O presidente da AFA, Claudio Tapia, não poderá deixar o país até prestar esclarecimentos. Também estão impedidos de viajar o tesoureiro Pablo Toviggino, o secretário-geral Cristian Malaspina, o diretor-geral Gustavo Lorenzo e o ex-secretário-geral Víctor Blanco Rodríguez, além da própria entidade AFA.

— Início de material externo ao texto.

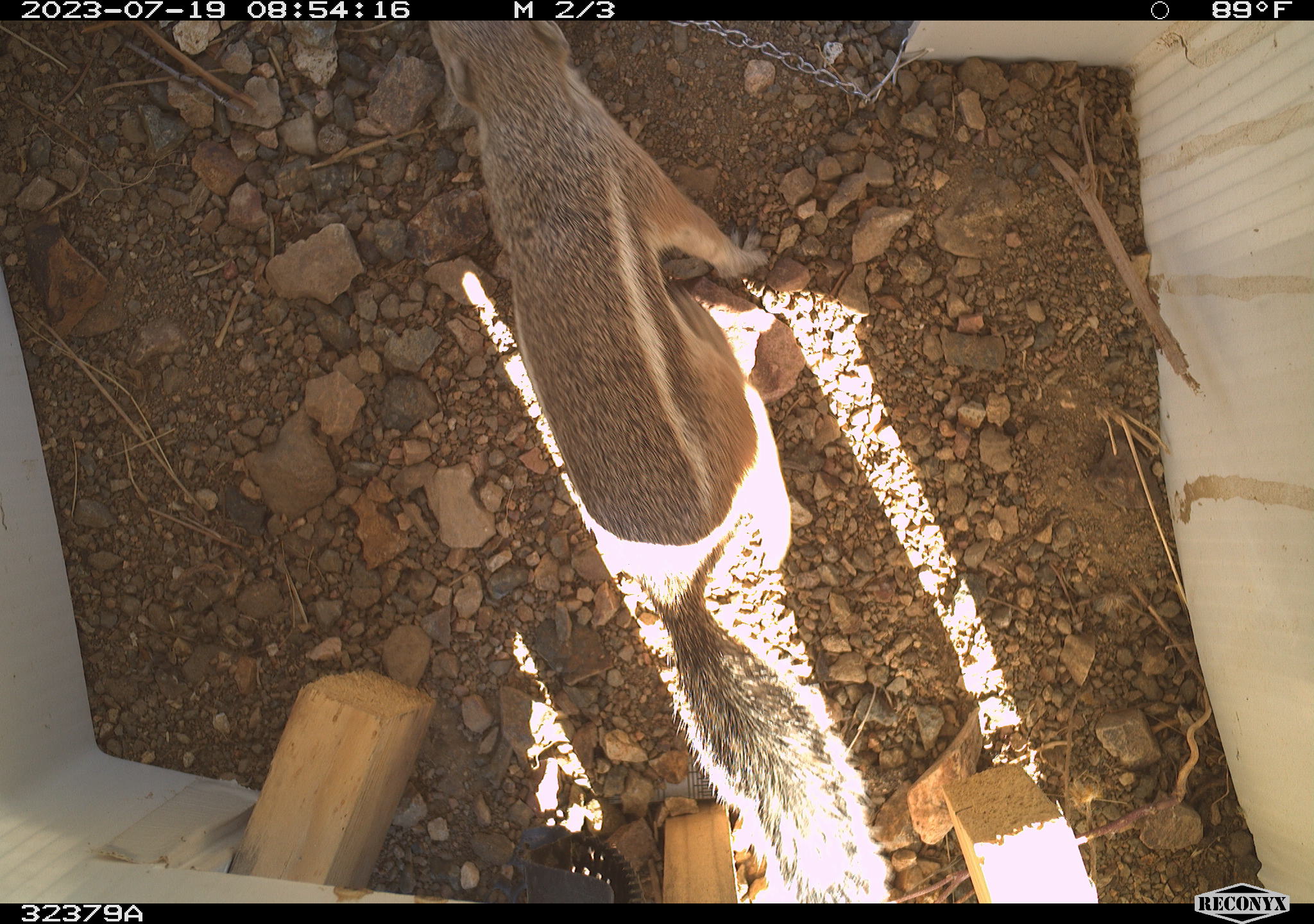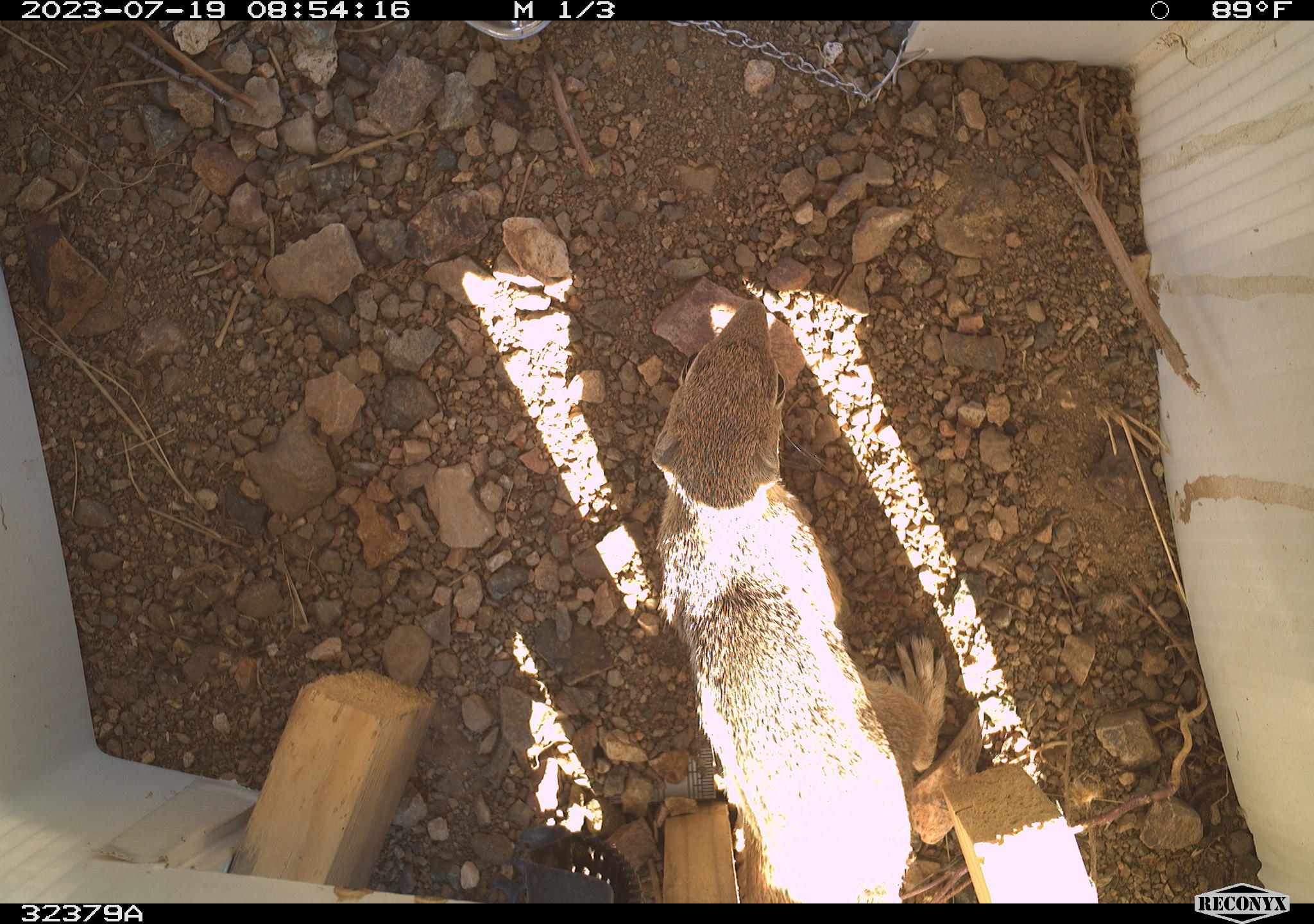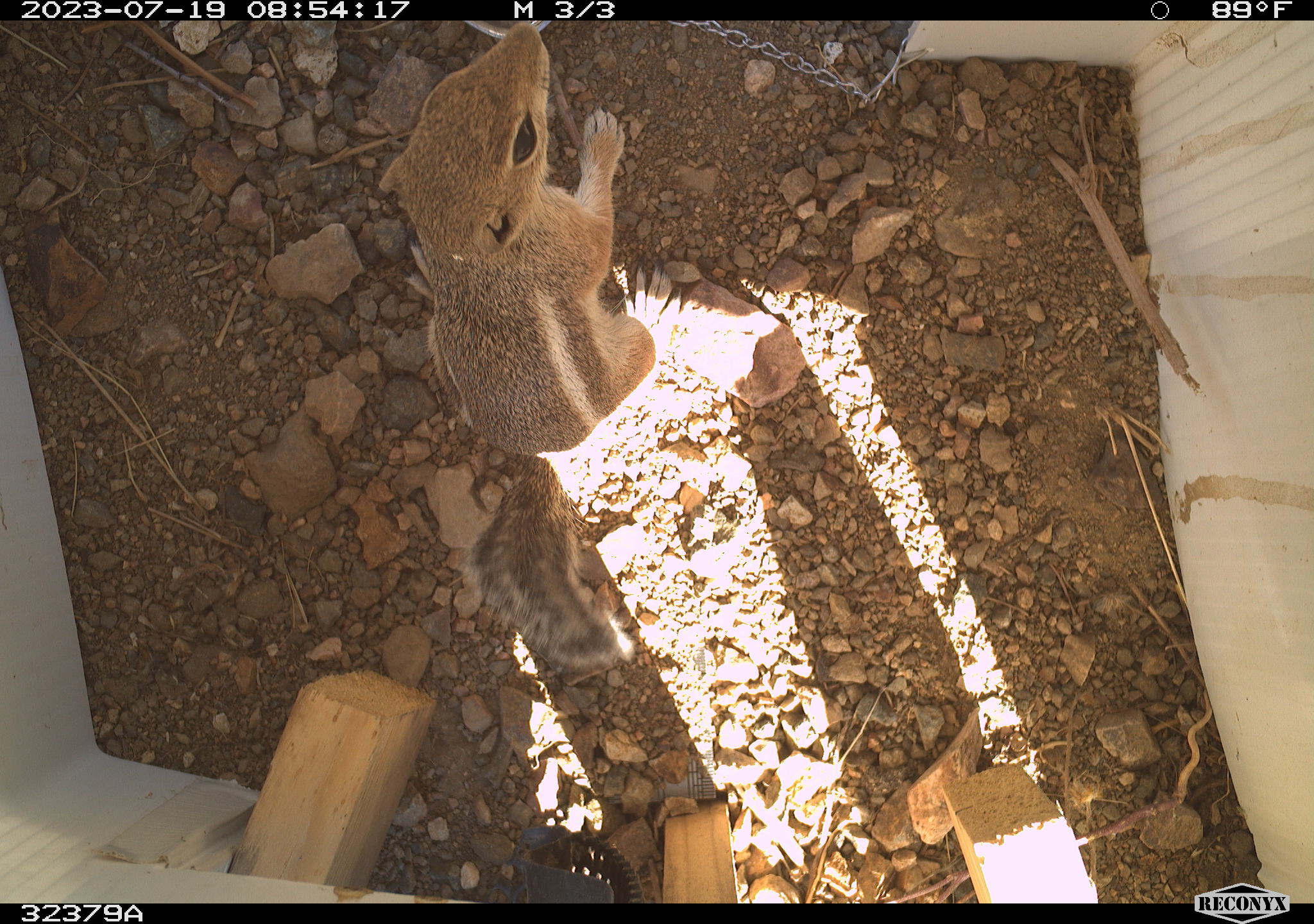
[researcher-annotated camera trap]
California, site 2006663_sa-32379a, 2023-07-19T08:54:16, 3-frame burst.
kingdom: Animalia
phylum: Chordata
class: Mammalia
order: Rodentia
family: Sciuridae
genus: Ammospermophilus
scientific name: Ammospermophilus leucurus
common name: white-tailed antelope squirrel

Segundo a denúncia, 69 casos somam aproximadamente 19 milhões de dólares (cerca de 10 milhões de reais). A acusação aponta retenção de impostos e contribuições para a previdência social sem depositar no prazo legal. Os fatos estão enquadrados nos artigos 4 e 7 do Regime Tributário Penal.
A ARCA afirmou haver grau suficiente de suspeita para prosseguir com a intimação, permitindo que os investigados conheçam as provas e apresentem defesa. O interrogatório está marcado para ocorrer em data ainda a ser confirmada, com foco na apuração de eventuais irregularidades fiscais da gestão da AFA.